• **AIM**
Copy out exactly every line from the line containing "From this angle, does" until the records below end, inclusive of both boundary lines.

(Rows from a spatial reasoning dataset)
━━━━━━━━━━━━━━━━━━━━

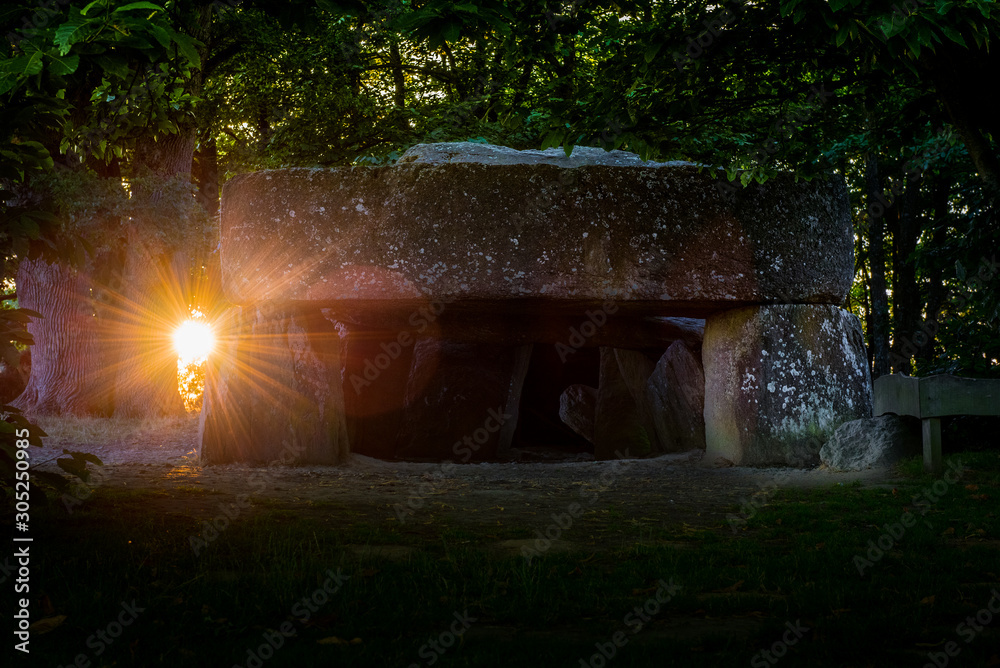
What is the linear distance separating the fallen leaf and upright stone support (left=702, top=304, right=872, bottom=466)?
6.01 metres

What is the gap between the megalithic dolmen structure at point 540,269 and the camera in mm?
7430

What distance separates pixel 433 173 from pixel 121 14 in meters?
4.67

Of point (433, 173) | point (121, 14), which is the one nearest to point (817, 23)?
point (121, 14)

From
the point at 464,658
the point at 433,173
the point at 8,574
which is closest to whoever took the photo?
the point at 464,658

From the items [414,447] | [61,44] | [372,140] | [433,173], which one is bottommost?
[414,447]

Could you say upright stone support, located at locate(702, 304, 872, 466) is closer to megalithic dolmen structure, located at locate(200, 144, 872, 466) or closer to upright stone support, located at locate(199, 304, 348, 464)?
megalithic dolmen structure, located at locate(200, 144, 872, 466)

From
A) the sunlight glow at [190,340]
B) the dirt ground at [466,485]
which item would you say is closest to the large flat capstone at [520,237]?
the dirt ground at [466,485]

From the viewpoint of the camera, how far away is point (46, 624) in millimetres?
2994

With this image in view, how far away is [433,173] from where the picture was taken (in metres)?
7.57

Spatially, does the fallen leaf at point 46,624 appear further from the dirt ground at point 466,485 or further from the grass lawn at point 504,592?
the dirt ground at point 466,485

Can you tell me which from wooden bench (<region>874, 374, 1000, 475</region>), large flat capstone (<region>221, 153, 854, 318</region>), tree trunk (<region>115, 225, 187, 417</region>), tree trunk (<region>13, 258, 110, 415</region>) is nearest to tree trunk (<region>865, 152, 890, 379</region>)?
large flat capstone (<region>221, 153, 854, 318</region>)

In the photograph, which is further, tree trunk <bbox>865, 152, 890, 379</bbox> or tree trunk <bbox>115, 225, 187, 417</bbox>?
tree trunk <bbox>865, 152, 890, 379</bbox>

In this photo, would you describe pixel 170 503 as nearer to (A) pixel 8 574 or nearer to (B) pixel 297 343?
(A) pixel 8 574

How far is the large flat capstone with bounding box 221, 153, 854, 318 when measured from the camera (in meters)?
7.41
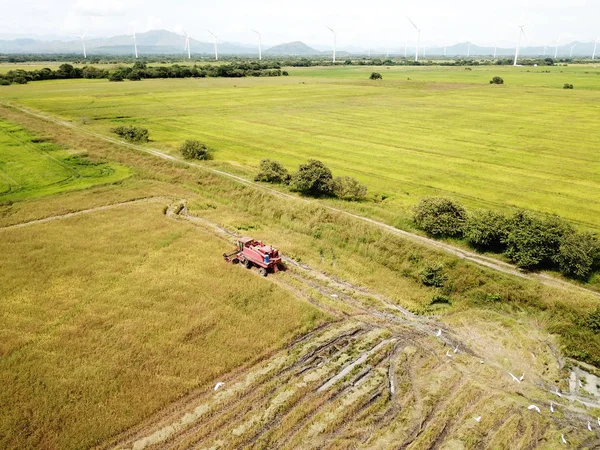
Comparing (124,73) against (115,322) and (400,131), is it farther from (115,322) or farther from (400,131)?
(115,322)

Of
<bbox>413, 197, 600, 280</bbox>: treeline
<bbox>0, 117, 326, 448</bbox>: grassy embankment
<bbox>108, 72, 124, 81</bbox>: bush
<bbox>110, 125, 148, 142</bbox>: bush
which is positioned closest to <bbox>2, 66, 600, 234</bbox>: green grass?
<bbox>110, 125, 148, 142</bbox>: bush

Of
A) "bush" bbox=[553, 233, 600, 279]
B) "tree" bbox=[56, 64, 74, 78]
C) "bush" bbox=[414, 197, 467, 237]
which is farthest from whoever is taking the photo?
"tree" bbox=[56, 64, 74, 78]

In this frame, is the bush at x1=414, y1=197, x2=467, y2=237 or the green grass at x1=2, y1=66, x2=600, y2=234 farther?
the green grass at x1=2, y1=66, x2=600, y2=234

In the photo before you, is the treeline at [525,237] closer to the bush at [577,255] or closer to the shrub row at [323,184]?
the bush at [577,255]

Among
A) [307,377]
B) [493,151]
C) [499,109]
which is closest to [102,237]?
[307,377]

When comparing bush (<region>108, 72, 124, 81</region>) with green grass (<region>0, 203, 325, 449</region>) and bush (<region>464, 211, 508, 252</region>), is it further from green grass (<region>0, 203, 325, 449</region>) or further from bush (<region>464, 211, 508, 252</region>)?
bush (<region>464, 211, 508, 252</region>)

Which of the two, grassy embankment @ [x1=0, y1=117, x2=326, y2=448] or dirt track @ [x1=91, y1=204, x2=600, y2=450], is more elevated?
grassy embankment @ [x1=0, y1=117, x2=326, y2=448]

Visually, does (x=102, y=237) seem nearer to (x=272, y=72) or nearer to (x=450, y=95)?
(x=450, y=95)

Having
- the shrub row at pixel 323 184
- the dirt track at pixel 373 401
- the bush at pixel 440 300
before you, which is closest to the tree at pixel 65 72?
the shrub row at pixel 323 184
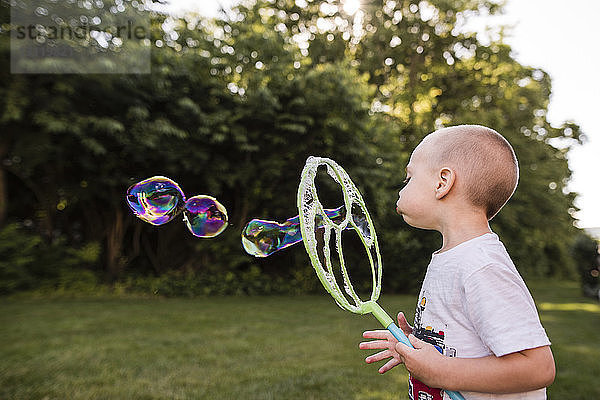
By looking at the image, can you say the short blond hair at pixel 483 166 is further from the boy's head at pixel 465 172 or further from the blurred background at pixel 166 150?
A: the blurred background at pixel 166 150

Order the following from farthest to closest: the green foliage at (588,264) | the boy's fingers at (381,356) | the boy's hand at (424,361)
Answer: the green foliage at (588,264) < the boy's fingers at (381,356) < the boy's hand at (424,361)

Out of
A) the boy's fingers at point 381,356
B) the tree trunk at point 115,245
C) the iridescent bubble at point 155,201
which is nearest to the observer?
the boy's fingers at point 381,356

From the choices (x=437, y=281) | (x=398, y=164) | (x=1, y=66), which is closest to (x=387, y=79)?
(x=398, y=164)

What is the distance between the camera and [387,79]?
65.9ft

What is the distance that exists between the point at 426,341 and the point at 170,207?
1.97 metres

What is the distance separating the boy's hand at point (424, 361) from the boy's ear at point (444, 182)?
1.55 ft

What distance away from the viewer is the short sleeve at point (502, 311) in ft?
4.31

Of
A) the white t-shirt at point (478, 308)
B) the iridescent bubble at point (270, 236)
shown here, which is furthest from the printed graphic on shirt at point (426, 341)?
the iridescent bubble at point (270, 236)

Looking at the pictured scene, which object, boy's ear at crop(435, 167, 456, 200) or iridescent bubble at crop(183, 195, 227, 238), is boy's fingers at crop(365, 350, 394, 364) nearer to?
boy's ear at crop(435, 167, 456, 200)

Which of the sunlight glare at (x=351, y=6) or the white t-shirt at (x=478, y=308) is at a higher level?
the sunlight glare at (x=351, y=6)

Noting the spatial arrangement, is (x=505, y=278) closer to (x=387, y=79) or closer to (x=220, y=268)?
(x=220, y=268)

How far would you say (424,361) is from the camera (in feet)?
4.74

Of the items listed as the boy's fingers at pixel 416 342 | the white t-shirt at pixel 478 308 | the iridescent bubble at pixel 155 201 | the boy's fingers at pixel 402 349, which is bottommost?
the boy's fingers at pixel 402 349

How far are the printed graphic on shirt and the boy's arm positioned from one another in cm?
5
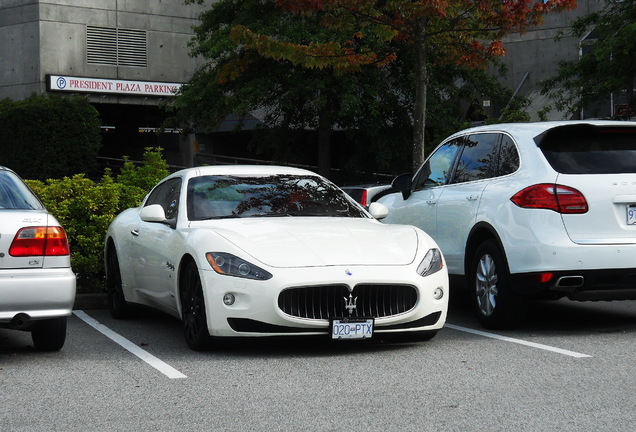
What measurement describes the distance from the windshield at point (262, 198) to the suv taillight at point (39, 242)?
140cm

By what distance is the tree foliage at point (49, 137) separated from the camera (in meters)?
41.1

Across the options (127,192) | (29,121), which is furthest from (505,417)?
(29,121)

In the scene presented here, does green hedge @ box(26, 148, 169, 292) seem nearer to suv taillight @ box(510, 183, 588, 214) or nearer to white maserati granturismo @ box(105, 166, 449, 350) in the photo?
white maserati granturismo @ box(105, 166, 449, 350)

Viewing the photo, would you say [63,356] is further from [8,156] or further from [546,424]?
[8,156]

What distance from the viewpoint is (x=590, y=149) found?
29.1 ft

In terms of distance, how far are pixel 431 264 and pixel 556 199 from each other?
4.23 ft

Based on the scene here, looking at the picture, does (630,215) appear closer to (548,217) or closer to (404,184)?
(548,217)

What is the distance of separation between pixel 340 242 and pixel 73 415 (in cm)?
278

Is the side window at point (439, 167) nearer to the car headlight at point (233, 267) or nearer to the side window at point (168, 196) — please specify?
the side window at point (168, 196)

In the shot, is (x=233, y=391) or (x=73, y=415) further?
(x=233, y=391)

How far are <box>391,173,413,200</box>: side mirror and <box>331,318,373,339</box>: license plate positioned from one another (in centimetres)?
365

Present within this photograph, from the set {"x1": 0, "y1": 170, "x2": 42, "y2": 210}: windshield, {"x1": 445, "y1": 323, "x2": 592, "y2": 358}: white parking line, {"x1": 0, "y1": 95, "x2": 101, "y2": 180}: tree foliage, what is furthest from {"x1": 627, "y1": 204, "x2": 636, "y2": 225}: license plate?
{"x1": 0, "y1": 95, "x2": 101, "y2": 180}: tree foliage

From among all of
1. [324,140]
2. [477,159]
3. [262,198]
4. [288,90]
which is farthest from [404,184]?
[324,140]

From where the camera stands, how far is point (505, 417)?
562 cm
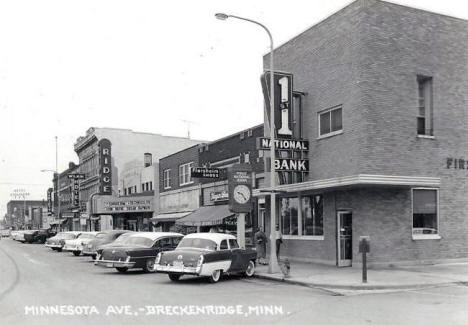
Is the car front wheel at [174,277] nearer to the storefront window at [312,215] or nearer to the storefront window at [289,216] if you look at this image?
the storefront window at [312,215]

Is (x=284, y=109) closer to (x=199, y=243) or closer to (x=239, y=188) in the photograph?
(x=239, y=188)

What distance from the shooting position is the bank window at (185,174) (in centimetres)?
3668

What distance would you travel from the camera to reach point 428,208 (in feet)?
67.6

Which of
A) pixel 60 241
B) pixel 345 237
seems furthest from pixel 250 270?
pixel 60 241

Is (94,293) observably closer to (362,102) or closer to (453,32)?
(362,102)

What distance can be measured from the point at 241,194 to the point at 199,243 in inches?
183

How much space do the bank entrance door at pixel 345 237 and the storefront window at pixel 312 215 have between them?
1.28m

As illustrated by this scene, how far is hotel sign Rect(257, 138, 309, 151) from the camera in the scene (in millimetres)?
20656

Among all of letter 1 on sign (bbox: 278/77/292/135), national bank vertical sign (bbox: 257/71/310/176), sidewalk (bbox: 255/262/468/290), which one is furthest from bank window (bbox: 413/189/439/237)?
letter 1 on sign (bbox: 278/77/292/135)

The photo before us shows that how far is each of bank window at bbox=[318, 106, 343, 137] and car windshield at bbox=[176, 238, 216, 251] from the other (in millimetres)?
7043

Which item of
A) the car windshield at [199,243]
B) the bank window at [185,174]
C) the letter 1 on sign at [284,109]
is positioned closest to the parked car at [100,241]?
the bank window at [185,174]

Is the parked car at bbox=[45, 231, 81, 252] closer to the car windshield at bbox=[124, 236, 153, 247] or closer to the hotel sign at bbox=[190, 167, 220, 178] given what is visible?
the hotel sign at bbox=[190, 167, 220, 178]

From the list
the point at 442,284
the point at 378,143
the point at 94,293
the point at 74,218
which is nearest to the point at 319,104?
the point at 378,143

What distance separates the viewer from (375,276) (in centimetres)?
1664
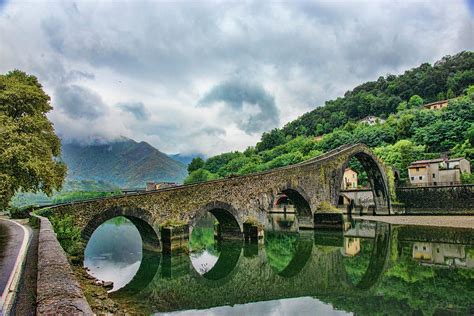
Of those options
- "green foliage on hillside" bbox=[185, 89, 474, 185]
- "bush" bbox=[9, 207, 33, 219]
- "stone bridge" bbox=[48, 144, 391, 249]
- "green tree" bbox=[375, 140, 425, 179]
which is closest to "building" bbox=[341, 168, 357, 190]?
"green foliage on hillside" bbox=[185, 89, 474, 185]

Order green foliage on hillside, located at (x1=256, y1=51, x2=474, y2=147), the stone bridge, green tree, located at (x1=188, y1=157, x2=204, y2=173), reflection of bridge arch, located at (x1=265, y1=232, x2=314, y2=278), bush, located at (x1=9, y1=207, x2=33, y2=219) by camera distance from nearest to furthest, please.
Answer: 1. reflection of bridge arch, located at (x1=265, y1=232, x2=314, y2=278)
2. the stone bridge
3. bush, located at (x1=9, y1=207, x2=33, y2=219)
4. green foliage on hillside, located at (x1=256, y1=51, x2=474, y2=147)
5. green tree, located at (x1=188, y1=157, x2=204, y2=173)

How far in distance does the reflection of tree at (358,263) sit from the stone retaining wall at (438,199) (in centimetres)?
1991

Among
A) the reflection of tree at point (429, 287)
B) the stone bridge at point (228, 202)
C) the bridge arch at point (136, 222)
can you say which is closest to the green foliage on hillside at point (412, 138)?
the stone bridge at point (228, 202)

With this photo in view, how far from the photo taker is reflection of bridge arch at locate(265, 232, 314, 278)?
53.0 feet

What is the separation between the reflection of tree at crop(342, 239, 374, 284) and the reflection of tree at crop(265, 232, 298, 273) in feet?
9.50

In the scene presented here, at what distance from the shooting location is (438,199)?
124ft

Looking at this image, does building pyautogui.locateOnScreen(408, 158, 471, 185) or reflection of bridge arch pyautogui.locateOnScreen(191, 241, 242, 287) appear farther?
building pyautogui.locateOnScreen(408, 158, 471, 185)

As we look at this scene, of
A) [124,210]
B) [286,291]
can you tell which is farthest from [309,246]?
[124,210]

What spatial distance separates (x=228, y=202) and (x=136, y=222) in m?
5.54

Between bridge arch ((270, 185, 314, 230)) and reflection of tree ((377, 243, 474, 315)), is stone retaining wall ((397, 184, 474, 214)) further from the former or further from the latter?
reflection of tree ((377, 243, 474, 315))

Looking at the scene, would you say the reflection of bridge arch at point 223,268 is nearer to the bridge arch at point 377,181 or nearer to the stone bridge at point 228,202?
the stone bridge at point 228,202

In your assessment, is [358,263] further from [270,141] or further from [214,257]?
[270,141]

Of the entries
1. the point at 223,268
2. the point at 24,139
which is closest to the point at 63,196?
the point at 24,139

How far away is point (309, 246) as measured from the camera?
72.0ft
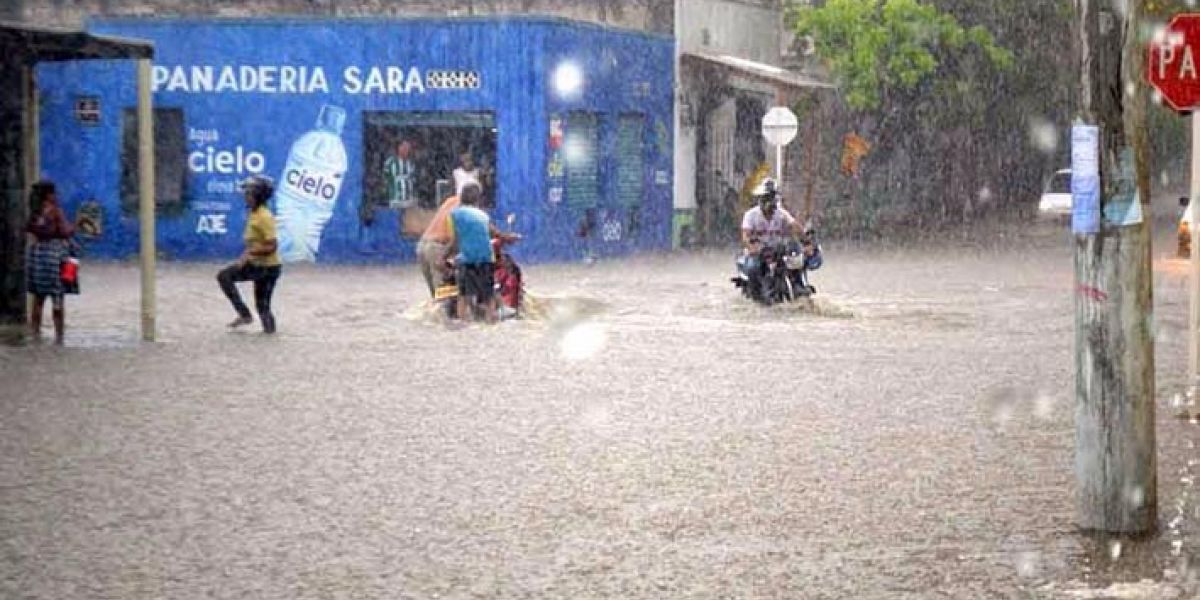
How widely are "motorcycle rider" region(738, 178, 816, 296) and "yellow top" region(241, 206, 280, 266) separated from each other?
228 inches

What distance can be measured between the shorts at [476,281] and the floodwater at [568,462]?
58cm

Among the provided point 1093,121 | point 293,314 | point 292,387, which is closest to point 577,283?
point 293,314

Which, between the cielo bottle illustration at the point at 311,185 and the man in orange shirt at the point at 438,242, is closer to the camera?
the man in orange shirt at the point at 438,242

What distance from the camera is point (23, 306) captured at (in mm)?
18531

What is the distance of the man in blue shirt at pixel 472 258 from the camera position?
20.0 meters

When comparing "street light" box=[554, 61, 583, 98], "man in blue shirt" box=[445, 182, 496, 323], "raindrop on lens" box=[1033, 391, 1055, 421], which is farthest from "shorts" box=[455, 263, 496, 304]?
"street light" box=[554, 61, 583, 98]

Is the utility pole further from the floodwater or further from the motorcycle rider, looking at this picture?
the motorcycle rider

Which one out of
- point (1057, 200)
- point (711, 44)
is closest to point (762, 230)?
point (711, 44)

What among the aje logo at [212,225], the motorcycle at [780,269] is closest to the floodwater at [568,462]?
the motorcycle at [780,269]

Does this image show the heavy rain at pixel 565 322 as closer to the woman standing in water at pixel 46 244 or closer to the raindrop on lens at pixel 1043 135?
the woman standing in water at pixel 46 244

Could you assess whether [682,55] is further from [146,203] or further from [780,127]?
[146,203]

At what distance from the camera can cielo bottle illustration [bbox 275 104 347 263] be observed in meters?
33.3

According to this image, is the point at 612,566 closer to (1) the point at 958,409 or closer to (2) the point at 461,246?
(1) the point at 958,409

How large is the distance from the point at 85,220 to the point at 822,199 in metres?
30.2
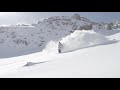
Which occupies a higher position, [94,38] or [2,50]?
[2,50]

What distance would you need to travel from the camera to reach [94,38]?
97.7 ft
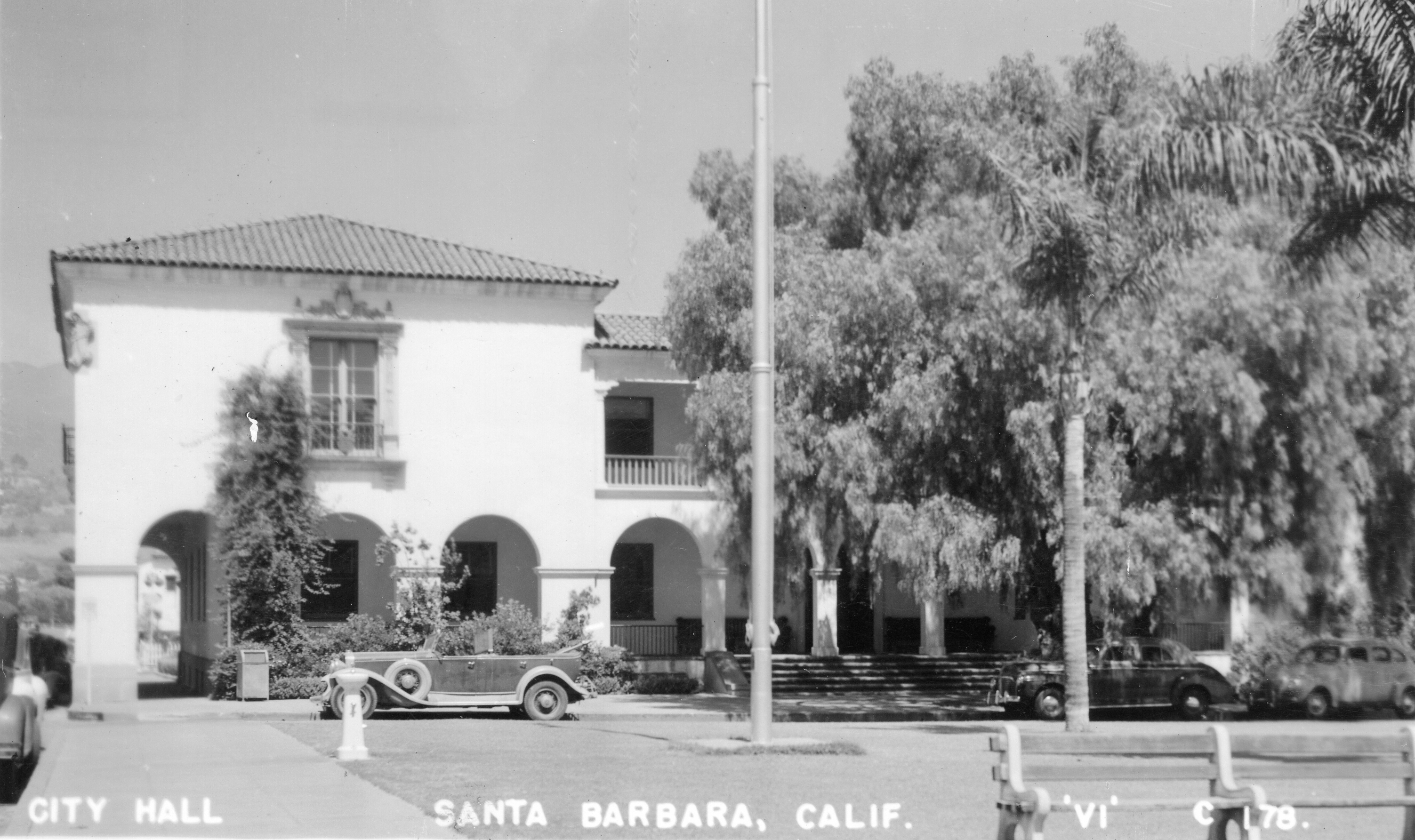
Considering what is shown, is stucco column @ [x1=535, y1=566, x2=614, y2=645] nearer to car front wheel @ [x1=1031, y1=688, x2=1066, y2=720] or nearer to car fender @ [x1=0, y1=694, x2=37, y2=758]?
car front wheel @ [x1=1031, y1=688, x2=1066, y2=720]

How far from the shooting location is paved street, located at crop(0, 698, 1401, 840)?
9.95 meters

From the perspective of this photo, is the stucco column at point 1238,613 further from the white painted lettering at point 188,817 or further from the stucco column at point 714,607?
the white painted lettering at point 188,817

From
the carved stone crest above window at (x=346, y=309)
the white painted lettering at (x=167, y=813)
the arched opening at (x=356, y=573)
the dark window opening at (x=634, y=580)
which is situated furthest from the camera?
the dark window opening at (x=634, y=580)

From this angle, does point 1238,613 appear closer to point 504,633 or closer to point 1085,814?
point 504,633

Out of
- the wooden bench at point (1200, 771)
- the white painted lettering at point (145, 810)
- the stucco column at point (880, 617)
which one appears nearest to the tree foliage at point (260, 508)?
the stucco column at point (880, 617)

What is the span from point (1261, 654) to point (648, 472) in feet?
40.3

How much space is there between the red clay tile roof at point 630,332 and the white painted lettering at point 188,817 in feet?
63.7

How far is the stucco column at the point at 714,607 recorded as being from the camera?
103 ft

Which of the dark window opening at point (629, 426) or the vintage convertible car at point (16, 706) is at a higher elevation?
the dark window opening at point (629, 426)

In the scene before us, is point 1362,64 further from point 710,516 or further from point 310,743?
point 710,516

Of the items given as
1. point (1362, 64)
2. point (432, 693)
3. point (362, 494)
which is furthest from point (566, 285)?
point (1362, 64)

━━━━━━━━━━━━━━━━━━━━

• **OUTPUT OF THE TASK**
From this angle, does point 1238,613 appear closer to point 504,633 or closer to point 1085,814?
point 504,633

Out of
- the wooden bench at point (1200, 771)
- the white painted lettering at point (145, 810)
- the stucco column at point (880, 617)
which one appears nearest to the tree foliage at point (260, 508)?
the stucco column at point (880, 617)

What is the span from point (1261, 654) to point (648, 472) in feet?
40.3

How much space is there between the red clay tile roof at point 630,332 and the white painted lettering at point 188,817 in feet?
63.7

How far is the stucco column at the point at 714,607 recorded as being from the camera?
103 ft

Which of the dark window opening at point (629, 426) or the vintage convertible car at point (16, 706) is at a higher elevation?
the dark window opening at point (629, 426)

In the scene before us, is point 1362,64 further from point 710,516 or further from point 310,743?
point 710,516

Of the items given as
1. point (1362, 64)
2. point (432, 693)
3. point (362, 494)
which is furthest from point (566, 285)?
point (1362, 64)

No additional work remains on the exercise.